En efecto, el proponente tiene a su alcance las acciones que la ley consagra a su favor para obtener el amparo del beneficio convencional que hoy persigue. No obstante lo anterior, no existe prueba alguna que corrobore que hubiese agotado los mecanismos pertinentes. Así las cosas, la parte interesada puede hacer uso de los mecanismos legales judiciales consagrados para el efecto, lo que conlleva a la improcedencia de la presente petición de amparo, por hallarse configurada la situación descrita en el artículo 6 del Decreto 2591 de 1991, norma que establece: Artículo 6°: Causales de improcedencia de la tutela.
La acción de tutela no procederá: Cuando existan otros recursos o medios de defensa judiciales, salvo que aquélla se utilice como mecanismo transitorio para evitar un perjuicio irremediable. La existencia de dichos medios será apreciada en concreto, en cuanto a su eficacia, atendiendo las circunstancias en que se encuentra el solicitante.
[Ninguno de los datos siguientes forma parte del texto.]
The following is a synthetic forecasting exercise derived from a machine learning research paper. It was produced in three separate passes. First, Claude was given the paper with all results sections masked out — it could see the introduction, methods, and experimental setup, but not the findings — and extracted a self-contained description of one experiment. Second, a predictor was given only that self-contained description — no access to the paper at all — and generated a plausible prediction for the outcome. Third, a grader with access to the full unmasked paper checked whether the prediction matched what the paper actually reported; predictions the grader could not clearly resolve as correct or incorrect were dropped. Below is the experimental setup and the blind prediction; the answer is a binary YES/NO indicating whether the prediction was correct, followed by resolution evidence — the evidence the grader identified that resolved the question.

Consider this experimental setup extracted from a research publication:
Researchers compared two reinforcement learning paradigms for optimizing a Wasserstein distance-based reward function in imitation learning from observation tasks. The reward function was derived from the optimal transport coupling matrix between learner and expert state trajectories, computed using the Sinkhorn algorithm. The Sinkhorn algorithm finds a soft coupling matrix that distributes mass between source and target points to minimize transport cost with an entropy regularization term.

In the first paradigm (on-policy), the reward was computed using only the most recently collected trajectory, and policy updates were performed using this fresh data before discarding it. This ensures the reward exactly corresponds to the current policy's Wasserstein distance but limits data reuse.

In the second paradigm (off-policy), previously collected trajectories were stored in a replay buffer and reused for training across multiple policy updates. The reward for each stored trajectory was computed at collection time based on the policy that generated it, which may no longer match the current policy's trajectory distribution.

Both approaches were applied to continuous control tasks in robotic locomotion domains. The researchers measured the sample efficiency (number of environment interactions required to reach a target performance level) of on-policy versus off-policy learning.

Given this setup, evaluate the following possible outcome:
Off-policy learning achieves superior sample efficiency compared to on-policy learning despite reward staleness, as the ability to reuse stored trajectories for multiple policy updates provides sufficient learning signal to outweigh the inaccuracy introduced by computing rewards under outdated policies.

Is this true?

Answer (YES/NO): YES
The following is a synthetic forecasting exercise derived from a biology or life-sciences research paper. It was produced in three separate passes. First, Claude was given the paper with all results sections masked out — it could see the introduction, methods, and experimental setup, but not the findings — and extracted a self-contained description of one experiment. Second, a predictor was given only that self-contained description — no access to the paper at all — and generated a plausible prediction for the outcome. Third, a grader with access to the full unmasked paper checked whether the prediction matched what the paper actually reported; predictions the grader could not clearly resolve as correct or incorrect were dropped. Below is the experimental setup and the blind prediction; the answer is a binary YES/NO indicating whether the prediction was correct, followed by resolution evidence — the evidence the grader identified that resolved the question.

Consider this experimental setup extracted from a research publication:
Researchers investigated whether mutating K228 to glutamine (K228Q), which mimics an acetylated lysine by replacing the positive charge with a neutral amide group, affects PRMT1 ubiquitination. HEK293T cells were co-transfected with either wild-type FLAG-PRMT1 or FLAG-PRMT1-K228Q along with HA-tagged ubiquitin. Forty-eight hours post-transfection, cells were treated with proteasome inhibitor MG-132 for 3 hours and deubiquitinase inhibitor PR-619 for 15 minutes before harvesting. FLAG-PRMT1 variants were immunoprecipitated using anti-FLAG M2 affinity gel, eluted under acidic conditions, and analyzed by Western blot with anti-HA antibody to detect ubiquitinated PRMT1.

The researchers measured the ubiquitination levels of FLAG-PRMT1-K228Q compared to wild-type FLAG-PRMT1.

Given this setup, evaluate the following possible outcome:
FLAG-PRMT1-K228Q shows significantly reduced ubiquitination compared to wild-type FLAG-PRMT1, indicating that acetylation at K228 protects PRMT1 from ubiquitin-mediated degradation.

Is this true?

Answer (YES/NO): NO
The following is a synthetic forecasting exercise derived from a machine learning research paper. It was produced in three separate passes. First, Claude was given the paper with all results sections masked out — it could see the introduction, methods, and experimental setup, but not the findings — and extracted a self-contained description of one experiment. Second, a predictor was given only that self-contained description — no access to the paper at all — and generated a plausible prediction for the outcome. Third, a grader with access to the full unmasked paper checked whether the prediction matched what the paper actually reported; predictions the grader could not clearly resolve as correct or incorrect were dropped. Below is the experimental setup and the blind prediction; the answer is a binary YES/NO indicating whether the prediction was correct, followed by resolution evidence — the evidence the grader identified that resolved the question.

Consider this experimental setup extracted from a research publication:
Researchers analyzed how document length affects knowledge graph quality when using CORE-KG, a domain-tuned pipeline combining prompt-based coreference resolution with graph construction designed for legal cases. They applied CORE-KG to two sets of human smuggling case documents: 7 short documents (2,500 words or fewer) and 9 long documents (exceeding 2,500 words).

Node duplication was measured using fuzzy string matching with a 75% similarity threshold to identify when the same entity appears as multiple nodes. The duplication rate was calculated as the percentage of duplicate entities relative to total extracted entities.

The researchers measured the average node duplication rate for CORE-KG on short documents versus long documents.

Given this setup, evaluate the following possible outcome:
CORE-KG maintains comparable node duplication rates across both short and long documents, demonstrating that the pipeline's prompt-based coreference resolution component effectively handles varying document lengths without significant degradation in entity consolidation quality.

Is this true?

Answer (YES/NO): NO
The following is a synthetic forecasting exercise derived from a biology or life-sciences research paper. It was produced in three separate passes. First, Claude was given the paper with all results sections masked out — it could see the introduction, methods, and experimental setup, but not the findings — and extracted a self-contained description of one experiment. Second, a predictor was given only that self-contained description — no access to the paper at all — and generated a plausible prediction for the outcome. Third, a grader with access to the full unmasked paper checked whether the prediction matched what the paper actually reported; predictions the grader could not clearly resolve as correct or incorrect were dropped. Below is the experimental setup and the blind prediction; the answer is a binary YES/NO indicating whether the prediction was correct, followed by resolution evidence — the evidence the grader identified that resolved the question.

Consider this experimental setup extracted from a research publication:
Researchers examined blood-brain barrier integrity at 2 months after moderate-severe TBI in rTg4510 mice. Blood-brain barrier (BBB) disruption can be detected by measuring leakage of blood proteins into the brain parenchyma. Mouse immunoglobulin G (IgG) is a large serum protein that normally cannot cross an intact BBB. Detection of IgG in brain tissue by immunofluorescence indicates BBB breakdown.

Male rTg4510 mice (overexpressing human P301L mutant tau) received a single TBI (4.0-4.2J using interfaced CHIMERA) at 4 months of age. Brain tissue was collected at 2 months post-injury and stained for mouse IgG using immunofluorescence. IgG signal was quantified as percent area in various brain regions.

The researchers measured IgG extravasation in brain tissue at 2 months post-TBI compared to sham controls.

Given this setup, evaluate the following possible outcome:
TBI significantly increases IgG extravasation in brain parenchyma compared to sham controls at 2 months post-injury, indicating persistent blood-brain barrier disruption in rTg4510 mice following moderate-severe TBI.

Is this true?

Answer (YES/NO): NO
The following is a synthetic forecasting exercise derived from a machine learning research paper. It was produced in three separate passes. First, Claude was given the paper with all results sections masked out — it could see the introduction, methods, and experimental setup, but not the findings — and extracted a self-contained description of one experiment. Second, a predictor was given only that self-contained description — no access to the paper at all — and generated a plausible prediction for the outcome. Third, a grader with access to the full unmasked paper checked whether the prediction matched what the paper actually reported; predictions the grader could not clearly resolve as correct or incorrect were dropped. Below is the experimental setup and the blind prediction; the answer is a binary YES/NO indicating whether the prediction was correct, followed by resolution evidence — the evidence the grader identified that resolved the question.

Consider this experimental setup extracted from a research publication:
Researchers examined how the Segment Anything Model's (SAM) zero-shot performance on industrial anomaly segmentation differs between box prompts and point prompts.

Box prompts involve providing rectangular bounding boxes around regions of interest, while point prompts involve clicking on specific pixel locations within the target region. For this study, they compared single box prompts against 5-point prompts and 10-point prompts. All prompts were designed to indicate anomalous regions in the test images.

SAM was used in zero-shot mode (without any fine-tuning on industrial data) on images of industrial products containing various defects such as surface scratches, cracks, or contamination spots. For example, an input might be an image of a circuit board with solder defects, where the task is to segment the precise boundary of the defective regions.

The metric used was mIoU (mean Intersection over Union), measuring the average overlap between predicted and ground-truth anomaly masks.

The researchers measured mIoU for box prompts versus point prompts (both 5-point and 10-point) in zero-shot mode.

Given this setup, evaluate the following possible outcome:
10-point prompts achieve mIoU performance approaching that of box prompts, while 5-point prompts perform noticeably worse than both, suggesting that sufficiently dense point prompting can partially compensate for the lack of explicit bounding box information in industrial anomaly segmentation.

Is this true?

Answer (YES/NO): NO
De conformidad con la norma citada, se tiene que aunque existan otros medios ordinarios, el resguardo implorado podría prosperar eventualmente, si la parte interesada acredita la existencia de un perjuicio irremediable que justifique la intervención excepcional del juez de tutela y que tornaría inocuo el agotamiento de la vía ordinaria; sin embargo, analizadas las circunstancias fácticas del asunto sometido a consideración, no se advierte la presencia de un perjuicio de tal entidad, para la adopción de medidas urgentes e impostergables, pues pese a que el accionante sufra de quebrantos en su salud como se corrobora de la historia clínica alegada con el escrito de tutela, obrante a folios 133 a 140, lo cierto es que este goza de una pensión y un servicio de salud vigente, con lo que se protege su derecho ius fundamental a la salud.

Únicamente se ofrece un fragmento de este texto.